Fuazia Alyusif is one of the few women at the center, injured when she went out to water a thirsty tree and a bomb fell.
KJ Dakin for Al Jazeera America

Fuazia Alyusif is one of only three women at the center. (Ten to 15 percent of the center’s patients are women and children.) She was injured outside her home six months ago.

“I was watering the tree because it was thirsty,'' she said, "and a missile hit the wall next to me.”

Her left arm now ends midway to her elbow, and she cannot walk because of the severe fracture in her left femur. When she was treated in Syria, there were no antibiotics, and her limbs began to swell. She made it to Dar al-Istshfaa in August and is healing, she said.

The center’s approximately 45 staff members are all refugees. There are seven doctors, two pharmacists and one psychologist, as well as several physiotherapists, nurses and other specialists.

Dr. Ahmed Shareef was halfway through a five-year hospital residency in orthopedic surgery in Damascus when the revolution began. A supporter of the peaceful protests, he said he was threatened by government forces.

“I was threatened to be arrested,'' he said. "They arrested two of my best friends and killed them in jail.”

When the armed fighting began, the hospital was flooded with wounded civilians, protesters and fighters.

“Any man who came into the hospital would be executed in the hospital,” Shareef said, “any man.”

War and hunt for funds

Then government soldiers began to bring in prisoners — “prisoners who had been tortured,” Shareef said.

However, the doctors were not allowed to perform necessary surgeries, and if the prisoners needed drugs, they were rationed only enough for a single day. Then they were taken back.

“I had to leave,” Shareef said.

Last month the U.N. released a special report that said both sides had committed war crimes but that accused the Syrian government forces of targeting hospitals, field hospitals and medical personnel as well as preventing the injured from receiving treatment and using hospitals as centers for torture. The report also documented evidence that opposition forces attacked hospitals, but to a much lesser degree.

No one knows which side will win or when the war will end, but the daily hunt for funds will go on as long as the war does.
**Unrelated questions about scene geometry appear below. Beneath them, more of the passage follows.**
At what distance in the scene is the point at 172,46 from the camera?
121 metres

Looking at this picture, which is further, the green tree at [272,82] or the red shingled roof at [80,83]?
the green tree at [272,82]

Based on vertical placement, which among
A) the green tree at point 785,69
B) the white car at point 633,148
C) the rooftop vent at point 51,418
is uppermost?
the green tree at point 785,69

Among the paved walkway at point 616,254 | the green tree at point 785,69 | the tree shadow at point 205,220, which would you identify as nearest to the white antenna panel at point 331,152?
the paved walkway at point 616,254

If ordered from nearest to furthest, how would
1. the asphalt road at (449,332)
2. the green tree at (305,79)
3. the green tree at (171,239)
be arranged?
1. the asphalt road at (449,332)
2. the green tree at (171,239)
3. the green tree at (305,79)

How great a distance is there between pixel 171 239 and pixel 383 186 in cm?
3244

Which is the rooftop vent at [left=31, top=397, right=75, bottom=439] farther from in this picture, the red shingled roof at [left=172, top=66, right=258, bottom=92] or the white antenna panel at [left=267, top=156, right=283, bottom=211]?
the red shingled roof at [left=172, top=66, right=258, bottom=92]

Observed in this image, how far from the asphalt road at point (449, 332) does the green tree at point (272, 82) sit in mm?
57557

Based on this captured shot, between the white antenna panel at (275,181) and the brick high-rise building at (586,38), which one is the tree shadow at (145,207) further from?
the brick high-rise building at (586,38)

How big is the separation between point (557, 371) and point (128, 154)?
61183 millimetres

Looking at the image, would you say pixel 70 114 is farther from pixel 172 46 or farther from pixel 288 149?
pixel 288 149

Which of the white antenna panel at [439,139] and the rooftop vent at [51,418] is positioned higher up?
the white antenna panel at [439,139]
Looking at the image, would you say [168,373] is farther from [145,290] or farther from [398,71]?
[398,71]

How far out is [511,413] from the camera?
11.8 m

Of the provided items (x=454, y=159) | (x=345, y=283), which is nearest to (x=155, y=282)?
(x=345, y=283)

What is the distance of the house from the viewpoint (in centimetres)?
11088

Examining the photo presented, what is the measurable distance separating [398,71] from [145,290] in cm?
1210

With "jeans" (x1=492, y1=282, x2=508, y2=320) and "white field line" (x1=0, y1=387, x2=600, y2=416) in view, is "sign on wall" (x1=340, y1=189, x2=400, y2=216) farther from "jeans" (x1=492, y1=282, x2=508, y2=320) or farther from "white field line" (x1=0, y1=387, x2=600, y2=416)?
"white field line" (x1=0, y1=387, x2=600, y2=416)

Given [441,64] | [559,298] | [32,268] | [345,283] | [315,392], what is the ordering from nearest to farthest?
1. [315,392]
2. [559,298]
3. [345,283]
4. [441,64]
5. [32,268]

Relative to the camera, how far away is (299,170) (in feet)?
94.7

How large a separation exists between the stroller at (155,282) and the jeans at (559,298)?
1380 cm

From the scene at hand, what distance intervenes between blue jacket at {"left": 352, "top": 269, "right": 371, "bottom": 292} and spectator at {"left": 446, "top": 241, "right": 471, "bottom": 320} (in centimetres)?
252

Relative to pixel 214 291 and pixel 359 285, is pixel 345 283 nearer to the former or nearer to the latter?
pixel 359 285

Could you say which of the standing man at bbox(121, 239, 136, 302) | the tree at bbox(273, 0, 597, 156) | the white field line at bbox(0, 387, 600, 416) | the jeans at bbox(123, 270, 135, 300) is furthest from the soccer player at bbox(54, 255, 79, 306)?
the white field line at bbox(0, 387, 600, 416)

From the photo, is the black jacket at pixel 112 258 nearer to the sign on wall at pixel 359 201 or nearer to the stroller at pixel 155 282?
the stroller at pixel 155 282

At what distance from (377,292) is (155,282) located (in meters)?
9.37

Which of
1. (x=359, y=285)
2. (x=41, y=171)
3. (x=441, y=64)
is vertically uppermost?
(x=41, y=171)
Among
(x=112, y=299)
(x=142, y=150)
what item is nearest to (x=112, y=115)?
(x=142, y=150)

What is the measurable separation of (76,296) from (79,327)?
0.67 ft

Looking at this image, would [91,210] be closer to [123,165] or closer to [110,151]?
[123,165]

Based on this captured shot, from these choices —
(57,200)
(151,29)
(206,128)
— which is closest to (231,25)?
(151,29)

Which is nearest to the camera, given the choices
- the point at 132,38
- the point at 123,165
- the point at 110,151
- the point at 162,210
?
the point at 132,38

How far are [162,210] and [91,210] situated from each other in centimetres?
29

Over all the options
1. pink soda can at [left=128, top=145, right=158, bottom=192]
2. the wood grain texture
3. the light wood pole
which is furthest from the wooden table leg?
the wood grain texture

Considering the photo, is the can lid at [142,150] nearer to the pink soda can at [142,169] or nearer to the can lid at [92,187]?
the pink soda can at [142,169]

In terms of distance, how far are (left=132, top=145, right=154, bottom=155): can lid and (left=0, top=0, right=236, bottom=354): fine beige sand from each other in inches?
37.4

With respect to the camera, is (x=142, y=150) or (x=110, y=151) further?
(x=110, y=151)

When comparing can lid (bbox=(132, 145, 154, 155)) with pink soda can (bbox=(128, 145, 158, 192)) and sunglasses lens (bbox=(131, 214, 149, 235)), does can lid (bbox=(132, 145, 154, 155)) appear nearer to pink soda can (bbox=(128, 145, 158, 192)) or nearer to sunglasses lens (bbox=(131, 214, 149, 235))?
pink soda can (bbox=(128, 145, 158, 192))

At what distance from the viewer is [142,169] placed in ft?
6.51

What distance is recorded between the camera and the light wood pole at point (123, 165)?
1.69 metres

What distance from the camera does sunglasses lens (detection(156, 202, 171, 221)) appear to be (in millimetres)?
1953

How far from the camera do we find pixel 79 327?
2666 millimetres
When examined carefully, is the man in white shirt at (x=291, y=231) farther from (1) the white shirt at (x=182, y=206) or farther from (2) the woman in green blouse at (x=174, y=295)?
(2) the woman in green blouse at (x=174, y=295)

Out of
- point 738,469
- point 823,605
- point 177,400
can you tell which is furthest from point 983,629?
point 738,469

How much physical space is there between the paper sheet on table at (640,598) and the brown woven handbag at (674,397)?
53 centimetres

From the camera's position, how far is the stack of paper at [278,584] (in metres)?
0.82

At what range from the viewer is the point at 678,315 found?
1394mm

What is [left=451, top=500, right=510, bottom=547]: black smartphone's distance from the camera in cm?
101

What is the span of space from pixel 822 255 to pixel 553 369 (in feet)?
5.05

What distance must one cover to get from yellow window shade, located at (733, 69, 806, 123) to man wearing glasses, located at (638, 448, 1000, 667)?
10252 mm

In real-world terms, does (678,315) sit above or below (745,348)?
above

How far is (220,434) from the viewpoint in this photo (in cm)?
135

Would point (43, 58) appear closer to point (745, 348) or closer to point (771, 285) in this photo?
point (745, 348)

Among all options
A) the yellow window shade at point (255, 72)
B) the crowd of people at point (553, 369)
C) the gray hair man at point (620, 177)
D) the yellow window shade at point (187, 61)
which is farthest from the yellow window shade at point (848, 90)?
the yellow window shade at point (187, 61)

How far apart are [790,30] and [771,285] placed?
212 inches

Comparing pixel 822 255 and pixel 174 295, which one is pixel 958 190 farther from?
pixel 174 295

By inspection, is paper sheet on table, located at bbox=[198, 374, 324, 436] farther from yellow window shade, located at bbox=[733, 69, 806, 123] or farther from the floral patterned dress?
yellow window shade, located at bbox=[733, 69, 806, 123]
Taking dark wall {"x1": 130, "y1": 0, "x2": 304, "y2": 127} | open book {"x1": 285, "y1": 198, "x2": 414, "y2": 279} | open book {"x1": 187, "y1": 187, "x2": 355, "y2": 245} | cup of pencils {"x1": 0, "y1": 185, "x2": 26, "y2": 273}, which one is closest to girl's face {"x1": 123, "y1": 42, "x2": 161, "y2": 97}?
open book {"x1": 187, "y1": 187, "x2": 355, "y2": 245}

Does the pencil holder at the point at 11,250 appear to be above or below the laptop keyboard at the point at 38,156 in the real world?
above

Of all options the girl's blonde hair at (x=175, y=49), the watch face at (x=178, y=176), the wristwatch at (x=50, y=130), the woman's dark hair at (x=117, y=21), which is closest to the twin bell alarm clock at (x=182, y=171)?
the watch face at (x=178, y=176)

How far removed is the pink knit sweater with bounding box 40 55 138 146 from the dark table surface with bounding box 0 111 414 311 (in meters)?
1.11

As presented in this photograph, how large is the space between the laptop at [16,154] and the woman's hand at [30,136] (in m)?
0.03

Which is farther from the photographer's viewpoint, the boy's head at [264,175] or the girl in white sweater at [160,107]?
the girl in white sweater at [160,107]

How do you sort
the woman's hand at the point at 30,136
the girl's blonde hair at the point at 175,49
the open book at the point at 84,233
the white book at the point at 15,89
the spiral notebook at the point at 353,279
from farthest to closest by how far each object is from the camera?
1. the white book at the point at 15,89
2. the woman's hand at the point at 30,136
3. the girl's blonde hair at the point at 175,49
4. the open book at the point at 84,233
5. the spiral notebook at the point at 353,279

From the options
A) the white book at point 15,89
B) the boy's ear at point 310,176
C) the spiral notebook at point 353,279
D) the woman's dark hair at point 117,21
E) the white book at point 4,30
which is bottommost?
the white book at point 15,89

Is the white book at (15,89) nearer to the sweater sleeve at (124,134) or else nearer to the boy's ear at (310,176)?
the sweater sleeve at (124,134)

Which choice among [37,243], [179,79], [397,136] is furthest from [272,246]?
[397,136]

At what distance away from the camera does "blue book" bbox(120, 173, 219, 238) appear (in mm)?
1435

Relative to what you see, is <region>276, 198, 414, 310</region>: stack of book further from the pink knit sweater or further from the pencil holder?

The cost of running Dar al-Istshfaa averages $75,000 per month. The greatest toll on its budget is medication, particularly the wide spectrum of painkillers the center goes through.

If there is a supply shortage, they must turn patients away, said head nurse Maisaa Ahmed.

While patients and staff are focused on the now, questions of the future are met with a prevailing sense of uncertainty. Some want to go home, but their homes are rubble. Some want to get back in the fight but are no longer able. Some want to emigrate but have little hope of doing so because of poverty and complicated refugee policies. All hope the war will be over tomorrow.